C’est dans le quartier de Hammersmith, haut lieu de la culture populaire que Jehro pose ses valises et se lance à corps perdu dans son art. Certes, les conditions ont spartiates puisqu’il vit dans un squat d’artistes, mais Jehro n’en a cure, plongé qu’il est dans une effervescence créatrice qui lui fait oublier la faim et le froid.
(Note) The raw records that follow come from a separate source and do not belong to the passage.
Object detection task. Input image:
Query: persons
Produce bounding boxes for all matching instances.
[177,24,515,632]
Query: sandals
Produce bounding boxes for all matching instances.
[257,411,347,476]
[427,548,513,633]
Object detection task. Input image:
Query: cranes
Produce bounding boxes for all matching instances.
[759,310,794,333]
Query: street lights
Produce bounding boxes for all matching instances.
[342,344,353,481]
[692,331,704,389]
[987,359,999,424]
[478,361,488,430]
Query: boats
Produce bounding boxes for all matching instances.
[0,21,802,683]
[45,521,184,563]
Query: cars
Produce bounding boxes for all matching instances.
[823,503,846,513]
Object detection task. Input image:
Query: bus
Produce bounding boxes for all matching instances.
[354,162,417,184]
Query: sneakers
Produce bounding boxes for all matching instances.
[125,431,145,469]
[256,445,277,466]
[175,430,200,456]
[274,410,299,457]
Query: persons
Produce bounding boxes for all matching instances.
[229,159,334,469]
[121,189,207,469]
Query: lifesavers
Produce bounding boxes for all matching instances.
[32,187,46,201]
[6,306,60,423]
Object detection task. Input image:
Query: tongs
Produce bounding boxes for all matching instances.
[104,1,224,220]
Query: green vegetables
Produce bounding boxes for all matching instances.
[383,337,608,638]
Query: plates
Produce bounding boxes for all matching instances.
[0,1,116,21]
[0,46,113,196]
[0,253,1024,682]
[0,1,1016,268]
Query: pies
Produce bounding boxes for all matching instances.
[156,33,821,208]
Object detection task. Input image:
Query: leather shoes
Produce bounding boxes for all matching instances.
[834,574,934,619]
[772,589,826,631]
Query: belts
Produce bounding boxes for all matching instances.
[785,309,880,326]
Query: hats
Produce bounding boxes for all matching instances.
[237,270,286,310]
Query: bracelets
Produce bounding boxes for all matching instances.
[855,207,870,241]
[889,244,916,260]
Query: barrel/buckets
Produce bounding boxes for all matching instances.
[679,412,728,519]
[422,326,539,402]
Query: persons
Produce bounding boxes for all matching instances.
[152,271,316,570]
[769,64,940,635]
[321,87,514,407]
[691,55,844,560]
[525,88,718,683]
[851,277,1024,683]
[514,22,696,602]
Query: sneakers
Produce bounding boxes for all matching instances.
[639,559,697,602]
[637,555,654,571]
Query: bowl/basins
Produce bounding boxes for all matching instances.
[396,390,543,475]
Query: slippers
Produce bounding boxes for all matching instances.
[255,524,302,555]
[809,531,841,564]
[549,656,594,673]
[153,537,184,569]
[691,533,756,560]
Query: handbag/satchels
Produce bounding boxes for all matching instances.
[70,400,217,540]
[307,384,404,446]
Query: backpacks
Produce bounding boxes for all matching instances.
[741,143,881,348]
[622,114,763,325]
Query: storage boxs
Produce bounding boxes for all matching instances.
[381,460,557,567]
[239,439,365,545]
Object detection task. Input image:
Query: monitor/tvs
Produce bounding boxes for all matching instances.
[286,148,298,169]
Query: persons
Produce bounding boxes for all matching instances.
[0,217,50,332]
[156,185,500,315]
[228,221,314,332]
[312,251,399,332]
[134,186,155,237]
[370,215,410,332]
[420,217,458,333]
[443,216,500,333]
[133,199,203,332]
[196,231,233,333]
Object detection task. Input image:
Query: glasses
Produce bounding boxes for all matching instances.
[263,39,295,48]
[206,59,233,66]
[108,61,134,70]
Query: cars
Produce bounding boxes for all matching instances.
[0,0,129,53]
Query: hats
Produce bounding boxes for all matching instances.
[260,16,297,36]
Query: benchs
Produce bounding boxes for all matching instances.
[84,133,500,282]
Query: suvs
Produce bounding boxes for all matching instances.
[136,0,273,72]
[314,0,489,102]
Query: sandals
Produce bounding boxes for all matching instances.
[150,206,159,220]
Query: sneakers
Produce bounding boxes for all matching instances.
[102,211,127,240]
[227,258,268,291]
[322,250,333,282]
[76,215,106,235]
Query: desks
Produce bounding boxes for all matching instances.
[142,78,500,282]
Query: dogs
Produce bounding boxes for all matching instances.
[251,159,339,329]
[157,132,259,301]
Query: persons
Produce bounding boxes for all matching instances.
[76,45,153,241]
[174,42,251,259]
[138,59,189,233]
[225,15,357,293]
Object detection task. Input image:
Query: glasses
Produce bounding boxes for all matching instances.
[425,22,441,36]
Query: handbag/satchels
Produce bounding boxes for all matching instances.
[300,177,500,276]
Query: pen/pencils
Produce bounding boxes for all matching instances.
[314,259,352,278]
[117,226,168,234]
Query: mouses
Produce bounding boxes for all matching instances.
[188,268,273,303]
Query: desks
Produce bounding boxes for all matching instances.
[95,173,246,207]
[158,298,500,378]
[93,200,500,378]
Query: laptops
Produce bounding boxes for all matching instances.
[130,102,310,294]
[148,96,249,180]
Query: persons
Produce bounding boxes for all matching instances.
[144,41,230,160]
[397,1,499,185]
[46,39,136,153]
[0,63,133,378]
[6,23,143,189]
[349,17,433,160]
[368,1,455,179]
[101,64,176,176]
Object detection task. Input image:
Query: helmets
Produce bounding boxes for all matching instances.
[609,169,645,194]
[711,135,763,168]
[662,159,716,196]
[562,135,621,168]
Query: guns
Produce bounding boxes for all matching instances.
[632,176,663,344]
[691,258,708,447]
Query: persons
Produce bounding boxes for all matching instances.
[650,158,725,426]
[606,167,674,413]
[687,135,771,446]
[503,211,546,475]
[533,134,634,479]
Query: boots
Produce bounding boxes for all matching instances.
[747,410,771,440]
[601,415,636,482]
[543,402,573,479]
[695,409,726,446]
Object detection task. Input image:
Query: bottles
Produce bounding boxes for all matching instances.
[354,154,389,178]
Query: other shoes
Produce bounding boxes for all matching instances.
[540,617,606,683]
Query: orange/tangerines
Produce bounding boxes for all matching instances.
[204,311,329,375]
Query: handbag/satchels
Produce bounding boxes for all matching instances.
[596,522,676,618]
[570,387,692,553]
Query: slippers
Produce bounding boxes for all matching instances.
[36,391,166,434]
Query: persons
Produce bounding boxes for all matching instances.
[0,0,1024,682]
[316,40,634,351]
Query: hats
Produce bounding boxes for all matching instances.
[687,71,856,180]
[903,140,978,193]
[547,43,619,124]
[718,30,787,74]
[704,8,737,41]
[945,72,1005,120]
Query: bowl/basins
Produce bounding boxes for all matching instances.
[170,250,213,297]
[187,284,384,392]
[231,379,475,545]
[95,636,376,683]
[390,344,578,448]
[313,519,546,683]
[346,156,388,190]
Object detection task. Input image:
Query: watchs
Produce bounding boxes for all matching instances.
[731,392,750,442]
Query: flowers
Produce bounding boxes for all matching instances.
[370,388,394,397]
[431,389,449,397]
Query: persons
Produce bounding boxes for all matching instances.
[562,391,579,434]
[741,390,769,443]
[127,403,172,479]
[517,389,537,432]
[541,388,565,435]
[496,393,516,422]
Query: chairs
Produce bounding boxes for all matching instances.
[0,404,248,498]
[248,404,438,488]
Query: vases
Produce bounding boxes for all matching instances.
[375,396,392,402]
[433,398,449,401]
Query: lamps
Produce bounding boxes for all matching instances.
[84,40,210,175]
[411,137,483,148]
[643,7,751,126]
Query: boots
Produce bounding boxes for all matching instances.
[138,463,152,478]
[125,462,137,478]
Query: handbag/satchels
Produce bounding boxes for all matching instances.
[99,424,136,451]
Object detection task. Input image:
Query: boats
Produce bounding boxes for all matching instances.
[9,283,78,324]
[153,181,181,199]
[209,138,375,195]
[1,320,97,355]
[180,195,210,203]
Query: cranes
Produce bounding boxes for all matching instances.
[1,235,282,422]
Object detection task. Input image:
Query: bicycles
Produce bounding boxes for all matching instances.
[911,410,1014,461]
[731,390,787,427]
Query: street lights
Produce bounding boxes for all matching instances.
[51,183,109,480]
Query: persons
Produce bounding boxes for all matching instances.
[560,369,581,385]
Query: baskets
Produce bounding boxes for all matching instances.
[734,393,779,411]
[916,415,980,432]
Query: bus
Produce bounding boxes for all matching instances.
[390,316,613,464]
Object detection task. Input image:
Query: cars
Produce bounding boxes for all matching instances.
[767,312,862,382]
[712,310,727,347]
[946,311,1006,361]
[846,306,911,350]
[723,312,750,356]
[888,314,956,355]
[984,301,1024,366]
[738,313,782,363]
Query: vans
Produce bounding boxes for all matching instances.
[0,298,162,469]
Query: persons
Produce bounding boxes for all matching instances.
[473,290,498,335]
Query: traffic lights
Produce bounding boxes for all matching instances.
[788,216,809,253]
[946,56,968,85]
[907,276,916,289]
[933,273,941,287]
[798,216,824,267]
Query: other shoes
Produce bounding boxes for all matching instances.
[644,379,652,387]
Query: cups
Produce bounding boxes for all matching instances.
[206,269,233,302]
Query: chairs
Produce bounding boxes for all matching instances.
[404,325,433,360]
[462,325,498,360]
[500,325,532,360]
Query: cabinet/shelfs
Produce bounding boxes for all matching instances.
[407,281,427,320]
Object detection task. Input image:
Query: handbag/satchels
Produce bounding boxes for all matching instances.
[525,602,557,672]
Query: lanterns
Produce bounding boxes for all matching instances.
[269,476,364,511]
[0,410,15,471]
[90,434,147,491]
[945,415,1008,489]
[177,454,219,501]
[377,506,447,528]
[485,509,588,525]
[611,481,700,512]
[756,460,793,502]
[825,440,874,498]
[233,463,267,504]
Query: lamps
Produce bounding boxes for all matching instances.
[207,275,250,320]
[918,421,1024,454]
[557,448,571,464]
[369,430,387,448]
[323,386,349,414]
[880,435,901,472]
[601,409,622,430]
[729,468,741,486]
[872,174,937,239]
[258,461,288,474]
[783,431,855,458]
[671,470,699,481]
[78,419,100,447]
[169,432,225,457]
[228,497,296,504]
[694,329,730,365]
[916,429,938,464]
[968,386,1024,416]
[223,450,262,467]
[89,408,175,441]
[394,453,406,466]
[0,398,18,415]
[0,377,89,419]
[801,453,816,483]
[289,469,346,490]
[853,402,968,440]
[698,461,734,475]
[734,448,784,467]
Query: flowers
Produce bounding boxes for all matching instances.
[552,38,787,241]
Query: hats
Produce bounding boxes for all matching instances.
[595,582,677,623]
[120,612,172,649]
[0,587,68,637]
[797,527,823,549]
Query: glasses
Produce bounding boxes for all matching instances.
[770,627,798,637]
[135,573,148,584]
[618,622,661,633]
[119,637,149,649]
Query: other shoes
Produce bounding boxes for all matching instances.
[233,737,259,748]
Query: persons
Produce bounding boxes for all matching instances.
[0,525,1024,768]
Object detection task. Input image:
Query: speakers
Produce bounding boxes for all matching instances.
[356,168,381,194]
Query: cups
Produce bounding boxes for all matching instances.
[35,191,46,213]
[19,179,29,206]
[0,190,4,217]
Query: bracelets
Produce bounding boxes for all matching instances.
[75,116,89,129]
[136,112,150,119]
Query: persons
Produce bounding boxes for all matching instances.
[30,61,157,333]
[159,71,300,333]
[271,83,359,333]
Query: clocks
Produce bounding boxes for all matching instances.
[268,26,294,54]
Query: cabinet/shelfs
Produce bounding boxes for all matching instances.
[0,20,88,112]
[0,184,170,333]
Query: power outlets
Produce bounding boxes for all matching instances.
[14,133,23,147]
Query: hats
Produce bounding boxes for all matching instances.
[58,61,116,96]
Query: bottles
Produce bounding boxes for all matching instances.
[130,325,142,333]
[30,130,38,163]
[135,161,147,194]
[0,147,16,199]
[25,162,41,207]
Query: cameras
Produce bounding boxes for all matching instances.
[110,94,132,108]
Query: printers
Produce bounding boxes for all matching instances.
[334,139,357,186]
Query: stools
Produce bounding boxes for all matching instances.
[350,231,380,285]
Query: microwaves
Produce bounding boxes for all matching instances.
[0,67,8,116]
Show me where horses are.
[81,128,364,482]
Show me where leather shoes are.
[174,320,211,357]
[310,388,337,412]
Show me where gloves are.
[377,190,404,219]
Au milieu de musiciens espagnols et jamaïcains, Jehro perfectionne son jeu de guitare en reprenant les standards de la pop et s’émancipe peu à peu de sa langue natale en prêtant la voix aux textes de Bob Marley qu’il reprend dans le métro londonien et se prend d’affection pour le reggae, sa spiritualité et ses racines. Mais les conditions ne s’améliorant pas, Jehro rentre en France et s’installe dans un petit hôtel parisien situé rue Marcadet dans le 18ème,un endroit où il retrouve quelque peu la chaleur et la mixité de Hammersmith. Sa nouvelle source d’inspiration, c’est Pigalle, Montmartre, Belleville, autant d’endroits où les nuits sont plutôt courtes, les bars enfumés et où les filles se laissent aller sur la piste .
Bref, un terrain fertile jonché de rencontres, d’émotions qui va accoucher de « L’arbre et le Fruit », un album sorti chez Chrysalis/Emi en 1999 sous son vrai nom, Jérôme Cotta. Un premier opus très bien accueilli et qui lui valut un véritable succès d’estime en France,sans vraiment le placer dans la cour des grands. Car heureusement ou malheureusement, Jérôme,faute de soutien structurel, a toujours la tête dans les étoiles et continue de jammer dans les radios, les soirées entre amis et les bonnes bouteilles de Bordeaux.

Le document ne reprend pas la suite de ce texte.